For instance, in another new paper in Nature Geoscience, a team led by Vittoria Lauretano was able to study the fall of temperatures on Earth 34 million years ago as documented by what microbes could survive where. This three-degrees-Celsius temperature drop occurred while carbon dioxide levels dropped for unknown reasons. The change was seen both for land and sea and shows us that really if we can just get rid of carbon dioxide, we can cool things off a bit for our warming world.

Our world is warming. This does not mean that every point on the planet is warming; it is an average change where some folks, like Pamela in the midwest, may see the occasional cooler weather, while folks here in the Northwest are suffering never before experienced heat. The overall rise of a fraction of a degree includes some places getting a whole lot warmer — places like the Arctic.

Both North America and Siberia are seeing massive thawing of permafrost and warming of rocks like limestone, and as both the rocks and the land warm up, methane that was trapped in the rock is getting released. We expected this to happen with the permafrost; decaying organic material releases methane, and permafrost is a whole lot of now-decaying organic material. We didn’t expect the limestone outgassing. This methane was trapped and frozen within the rock and originated both during and before the formation of the permafrost.

IMAGE: Limestone outcrop – on the Taymyr Peninsula in North Siberia, in one of the areas where increased methane concentrations appeared in summer 2020. CREDIT: Mikhail Alekseev (VSEGEI)

Prior to seeing the limestone outgas, researchers thought that the methane – a greenhouse gas more potent than carbon dioxide – would on its own raise the planet’s temp 0.2 degrees Celsius by 2100. Now, it once again appears our mistake was to underestimate the amount of greenhouse gas waiting to be released, and the actual rise will be higher. According to researcher Froitzheim: The estimated amounts of natural gas in the subsurface of North Siberia are huge. When parts of this will be added to the atmosphere upon thawing of the permafrost, this could have dramatic impacts on the already overheated global climate.

I don’t really know how to follow that, other than to switch topics, so let’s do that.

In more interesting and neutral-for-our-future news, researchers studying the eruption history of volcanic islands, like Santorini, have found that as ocean levels rise – which they are doing – they put more weight on the mantle and decrease the likelihood of volcanic eruptions. This is good news for folks living in the ocean in the shadow of a smoky mountain. 

This was a known effect to a certain degree: with Icelandic volcanoes, it was found that the melting of snow sheets allowed volcanoes to more readily erupt. This could put us in an interesting position where we see more islands get quieter and glacial areas more active.

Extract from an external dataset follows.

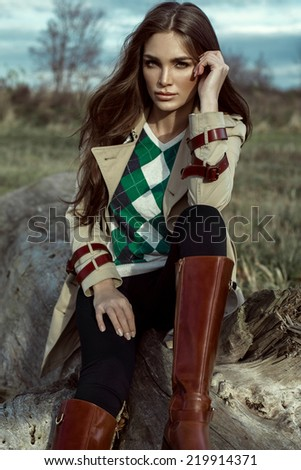 Fashion portrait of young woman outdoor in autumn scenery - stock photo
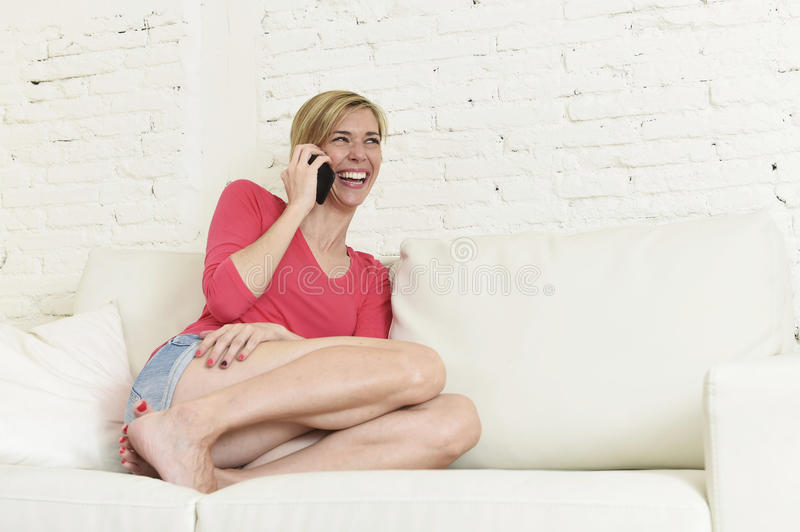 Young beautiful Caucasian woman happy on couch talking on mobile phone relaxed cheerful laughing stock photos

IMAGE:The cliffs of the volcanic island of Santorini showing the layers of deposits from past volcanic eruptions. CREDIT: Dr. Ralf Gertisser (Keele University)

While I see this result as generally a win for humans on volcanic islands, it is also potentially a loss for the world. Massive eruptions, like Mt. Pinatubo in 1992, can cool our global temperature, if only temporarily. Still, these are early days for this discovery, and we have simplified things massively. This is a small effect, and it is unlikely that rising oceans will turn off any volcanoes. It just may slow things down. This is definitely a result we’ll be following.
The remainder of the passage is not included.